• _REQUIRED TASK_
Count the lines in the records that contain the string "image", treating case as significant. Reply with the number alone.

## Begin GIVEN RECORDS

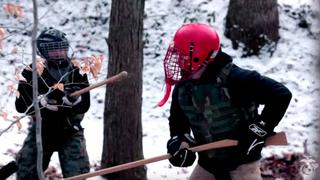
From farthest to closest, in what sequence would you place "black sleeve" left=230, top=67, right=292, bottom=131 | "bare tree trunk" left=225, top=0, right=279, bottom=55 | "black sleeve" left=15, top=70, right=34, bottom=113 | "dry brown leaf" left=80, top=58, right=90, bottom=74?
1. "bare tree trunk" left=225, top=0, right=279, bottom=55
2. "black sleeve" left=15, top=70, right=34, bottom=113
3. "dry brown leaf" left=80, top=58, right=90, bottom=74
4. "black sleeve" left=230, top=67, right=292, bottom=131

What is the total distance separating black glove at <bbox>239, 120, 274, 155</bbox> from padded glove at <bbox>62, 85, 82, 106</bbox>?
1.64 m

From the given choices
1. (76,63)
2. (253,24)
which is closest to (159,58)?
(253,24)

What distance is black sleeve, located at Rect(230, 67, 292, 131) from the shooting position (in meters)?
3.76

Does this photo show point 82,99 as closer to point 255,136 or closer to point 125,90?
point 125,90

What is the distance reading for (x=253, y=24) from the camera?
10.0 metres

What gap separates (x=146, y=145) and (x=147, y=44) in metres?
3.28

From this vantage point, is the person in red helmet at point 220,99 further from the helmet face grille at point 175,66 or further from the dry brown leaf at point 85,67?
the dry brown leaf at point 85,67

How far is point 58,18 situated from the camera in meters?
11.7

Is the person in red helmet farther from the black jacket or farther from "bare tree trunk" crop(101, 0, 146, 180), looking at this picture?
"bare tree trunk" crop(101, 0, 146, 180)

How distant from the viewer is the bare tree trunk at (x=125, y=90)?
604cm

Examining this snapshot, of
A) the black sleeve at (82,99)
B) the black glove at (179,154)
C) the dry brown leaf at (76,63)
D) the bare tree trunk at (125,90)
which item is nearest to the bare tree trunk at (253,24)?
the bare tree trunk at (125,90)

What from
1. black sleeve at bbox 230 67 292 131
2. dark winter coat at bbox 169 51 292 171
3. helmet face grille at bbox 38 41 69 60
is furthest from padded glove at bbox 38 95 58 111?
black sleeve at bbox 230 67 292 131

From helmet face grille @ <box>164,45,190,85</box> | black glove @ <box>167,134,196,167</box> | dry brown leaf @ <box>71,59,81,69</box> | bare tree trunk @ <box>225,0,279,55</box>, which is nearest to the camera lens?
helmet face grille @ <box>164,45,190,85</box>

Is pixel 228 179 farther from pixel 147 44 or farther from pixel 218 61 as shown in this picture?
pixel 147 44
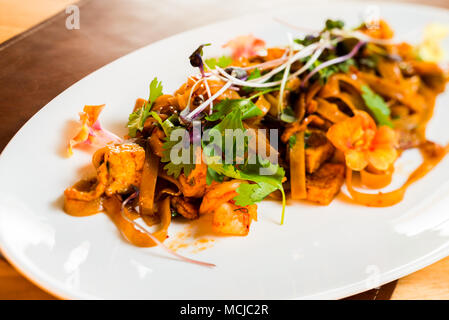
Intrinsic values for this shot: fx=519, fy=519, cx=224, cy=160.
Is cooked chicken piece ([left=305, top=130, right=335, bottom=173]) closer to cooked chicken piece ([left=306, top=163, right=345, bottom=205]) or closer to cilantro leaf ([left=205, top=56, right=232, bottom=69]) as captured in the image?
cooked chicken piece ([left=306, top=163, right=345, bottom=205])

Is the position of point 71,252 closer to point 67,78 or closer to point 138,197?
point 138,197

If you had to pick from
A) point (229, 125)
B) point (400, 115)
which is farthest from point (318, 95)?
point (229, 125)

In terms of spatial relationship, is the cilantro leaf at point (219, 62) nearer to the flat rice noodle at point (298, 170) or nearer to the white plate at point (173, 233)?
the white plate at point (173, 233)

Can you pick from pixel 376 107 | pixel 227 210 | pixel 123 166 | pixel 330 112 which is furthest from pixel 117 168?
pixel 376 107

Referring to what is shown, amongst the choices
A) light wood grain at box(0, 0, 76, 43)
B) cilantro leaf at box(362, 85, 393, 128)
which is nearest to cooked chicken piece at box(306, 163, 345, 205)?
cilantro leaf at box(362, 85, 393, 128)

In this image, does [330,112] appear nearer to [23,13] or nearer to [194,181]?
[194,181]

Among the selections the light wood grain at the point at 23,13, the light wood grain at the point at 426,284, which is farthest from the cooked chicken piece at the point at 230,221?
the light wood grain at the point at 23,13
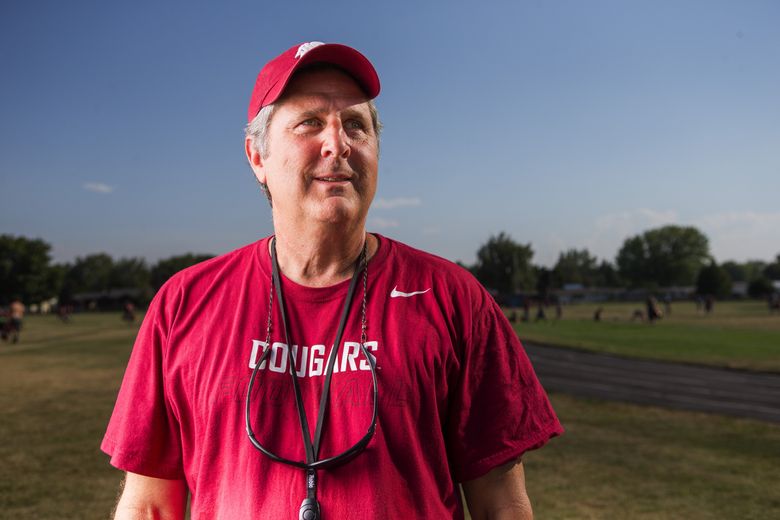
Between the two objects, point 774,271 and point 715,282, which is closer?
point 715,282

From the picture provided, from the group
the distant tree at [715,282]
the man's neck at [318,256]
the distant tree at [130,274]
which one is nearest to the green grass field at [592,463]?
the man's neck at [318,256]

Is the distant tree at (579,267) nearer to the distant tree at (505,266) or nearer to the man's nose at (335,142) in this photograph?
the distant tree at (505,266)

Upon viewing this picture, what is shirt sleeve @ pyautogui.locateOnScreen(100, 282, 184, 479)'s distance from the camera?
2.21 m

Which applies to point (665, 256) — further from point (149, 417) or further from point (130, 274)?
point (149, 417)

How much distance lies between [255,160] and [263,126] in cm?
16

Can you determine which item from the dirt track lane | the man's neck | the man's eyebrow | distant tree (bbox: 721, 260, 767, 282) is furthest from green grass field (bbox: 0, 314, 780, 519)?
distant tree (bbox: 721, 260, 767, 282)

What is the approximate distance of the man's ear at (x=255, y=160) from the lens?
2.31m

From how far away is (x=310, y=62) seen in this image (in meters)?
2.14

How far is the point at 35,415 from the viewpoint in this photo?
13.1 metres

## End GIVEN RECORDS
## Begin GIVEN RECORDS

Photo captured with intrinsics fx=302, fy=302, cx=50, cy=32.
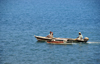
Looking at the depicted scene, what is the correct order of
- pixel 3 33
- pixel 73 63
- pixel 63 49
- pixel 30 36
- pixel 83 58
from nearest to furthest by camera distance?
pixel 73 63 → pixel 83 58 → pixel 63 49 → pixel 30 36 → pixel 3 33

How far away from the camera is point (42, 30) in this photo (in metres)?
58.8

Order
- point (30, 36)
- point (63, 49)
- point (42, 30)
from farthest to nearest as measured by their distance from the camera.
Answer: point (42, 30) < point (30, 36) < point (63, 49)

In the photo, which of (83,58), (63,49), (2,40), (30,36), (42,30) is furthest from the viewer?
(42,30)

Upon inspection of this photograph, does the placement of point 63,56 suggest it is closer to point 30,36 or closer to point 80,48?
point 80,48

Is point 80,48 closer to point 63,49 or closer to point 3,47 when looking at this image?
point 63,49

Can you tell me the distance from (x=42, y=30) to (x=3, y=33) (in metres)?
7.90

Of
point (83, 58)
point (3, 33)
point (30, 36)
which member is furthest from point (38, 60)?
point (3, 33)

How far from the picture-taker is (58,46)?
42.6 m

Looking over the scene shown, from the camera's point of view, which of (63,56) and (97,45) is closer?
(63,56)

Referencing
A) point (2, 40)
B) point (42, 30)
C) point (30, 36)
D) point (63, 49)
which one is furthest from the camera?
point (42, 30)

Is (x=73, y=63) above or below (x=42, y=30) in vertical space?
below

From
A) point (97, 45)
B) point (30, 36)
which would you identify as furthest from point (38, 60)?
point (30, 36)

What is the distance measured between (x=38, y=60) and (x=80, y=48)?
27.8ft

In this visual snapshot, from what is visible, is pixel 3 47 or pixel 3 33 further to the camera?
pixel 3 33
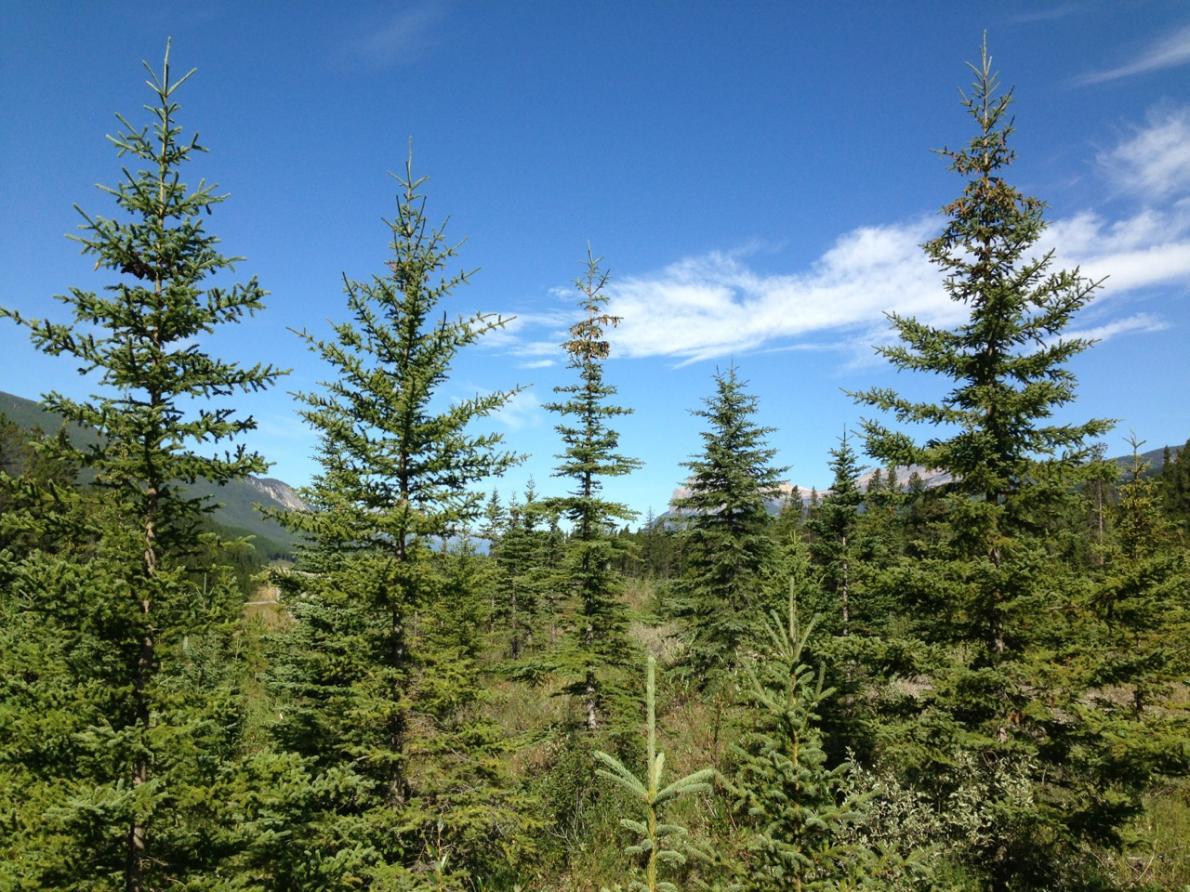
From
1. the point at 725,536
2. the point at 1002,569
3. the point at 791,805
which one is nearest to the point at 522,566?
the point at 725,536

## End GIVEN RECORDS

• _EXERCISE ANSWER_
4